5.11Le requérant insiste sur son impuissance à faire acter tel ou tel élément lors de ses auditions, que ce soit lors de sa gardeàvue ou lors de sa comparution devant le juge d’instruction. Lors de celle-ci, le juge d’instruction lui avait été «présenté» comme le chef des agents ayant mené ses interrogatoires préalables, raison pour laquelle il a choisi de ne formuler aucune plainte auprès de lui. Toutefois, compte tenu de son état physique, le juge d’instruction aurait dû exiger des examens médicaux. Lors de sa seconde comparution, assisté de son conseil, le requérant est revenu sur ses «aveux» et s’est plaint de faits de torture, mais cela n’a pas été acté. Le requérant ne pouvait contraindre le juge à respecter la loi. D’autre part, ce dernier savait ce qui s’était passé et aurait déjà agi s’il l’avait voulu. Enfin, le requérant s’est plaint au Ministre de la justice et a déposé une plainte pénale. Celle-ci a fait l’objet d’un classement sans suite sans la réalisation d’aucun devoir d’enquête avant d’être réactivée. Le requérant ne peut que craindre qu’il s’agisse d’une enquête de circonstance, compte tenu de sa lenteur, de son inefficacité, de son manque de transparence et de son défaut de caractère contradictoire, notamment quant à la prétendue expertise menée sur le requérant.

5.12Dans ses observations, l’État partie ne remet pas en cause le fait que les accusations portées contre le requérant sont essentiellement basées sur les déclarations qu’il aurait effectuées en gardeàvue et confirmées lors de son premier interrogatoire devant le juge d’instruction. Or, le requérant a nié ces aveux dès la suite de la procédure.

5.13L’État partie ne fait aucune mention et ne donne aucune explication sur le classement de la plainte en septembre 2011, ni sur les motifs et le moment où l’enquête a été rouverte. Il n’expose pas le type d’expertise sollicitée, ni le médecin chargé de l’effectuer, ni les examens qui auraient été réalisés, ni leur résultat. L’État partie n’aborde pas la question du défaut d’interprète lors de la gardeàvue du requérant et de la signature de documents rédigés en arabe.Apparemment, des photos du requérant auraient été prises à son arrivée à la prison de SaléII. Or, celles-ci n’ont pas été produites dans le cadre du procès afin de vérifier ses allégations concernant son état physique. Le 21mars 2012, les conseils du requérant ont écrit au Ministre de la justice, au Procureur général près la cour d’appel de Rabat et au Directeur de la prison pour demander accès à ces photographies et, en général, au dossier pénitentiaire du requérant mais ils n’ont pas obtenu de réponse.
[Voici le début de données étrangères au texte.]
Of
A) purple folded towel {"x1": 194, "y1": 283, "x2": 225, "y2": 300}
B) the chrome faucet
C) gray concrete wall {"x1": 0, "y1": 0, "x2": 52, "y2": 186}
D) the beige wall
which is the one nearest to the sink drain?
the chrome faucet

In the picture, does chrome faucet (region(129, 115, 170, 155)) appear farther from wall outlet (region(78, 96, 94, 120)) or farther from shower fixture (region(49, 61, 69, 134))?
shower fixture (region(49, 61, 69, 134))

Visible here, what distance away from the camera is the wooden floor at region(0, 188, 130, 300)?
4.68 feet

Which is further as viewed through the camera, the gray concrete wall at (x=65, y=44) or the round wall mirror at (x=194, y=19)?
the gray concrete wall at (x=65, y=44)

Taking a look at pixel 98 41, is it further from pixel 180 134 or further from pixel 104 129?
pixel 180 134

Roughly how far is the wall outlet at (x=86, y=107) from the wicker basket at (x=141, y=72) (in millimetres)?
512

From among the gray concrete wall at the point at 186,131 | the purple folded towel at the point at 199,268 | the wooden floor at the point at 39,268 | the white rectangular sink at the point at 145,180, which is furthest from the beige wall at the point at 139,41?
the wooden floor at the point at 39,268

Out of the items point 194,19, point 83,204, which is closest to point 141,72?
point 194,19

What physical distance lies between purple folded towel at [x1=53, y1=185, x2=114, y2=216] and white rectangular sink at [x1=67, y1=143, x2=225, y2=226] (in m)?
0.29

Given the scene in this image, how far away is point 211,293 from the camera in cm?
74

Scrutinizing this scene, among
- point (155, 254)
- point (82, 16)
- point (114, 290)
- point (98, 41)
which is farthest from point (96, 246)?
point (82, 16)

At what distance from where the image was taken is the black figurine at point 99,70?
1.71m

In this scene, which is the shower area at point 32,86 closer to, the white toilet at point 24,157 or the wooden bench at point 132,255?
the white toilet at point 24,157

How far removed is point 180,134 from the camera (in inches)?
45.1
Informations supplémentaires des parties

Informations du requérant

6.1À plusieurs dates, le requérant a écrit au Comité l’informant de faits survenus après qu’il a présenté ses commentaires sur les observations de l’État partie. Il signale que le 18 avril 2012 le Procureur général a procédé à un nouveau classement sans suite de la plainte pour torture que le requérant avait déposée en mai 2011, en raison «d’absence de confirmation des prétentions contenues dans la plainte». Quant à sa demande de constitution de partie civile, elle n’a reçu aucune suite. Le requérant a réitéré ses demandes au Ministre de la justice et au Procureur général de Rabat pour recevoir, entre autres, les rapports concernant l’audition du 7 janvier 2012 et l’expertise médico-légale du 8 janvier 2012, ainsi que les photographies prises à son arrivée à la prison de Salé II. Il estimait que ces pièces étaient importantes dans le cadre du procès en appel qu’il avait interjeté contre sa condamnation.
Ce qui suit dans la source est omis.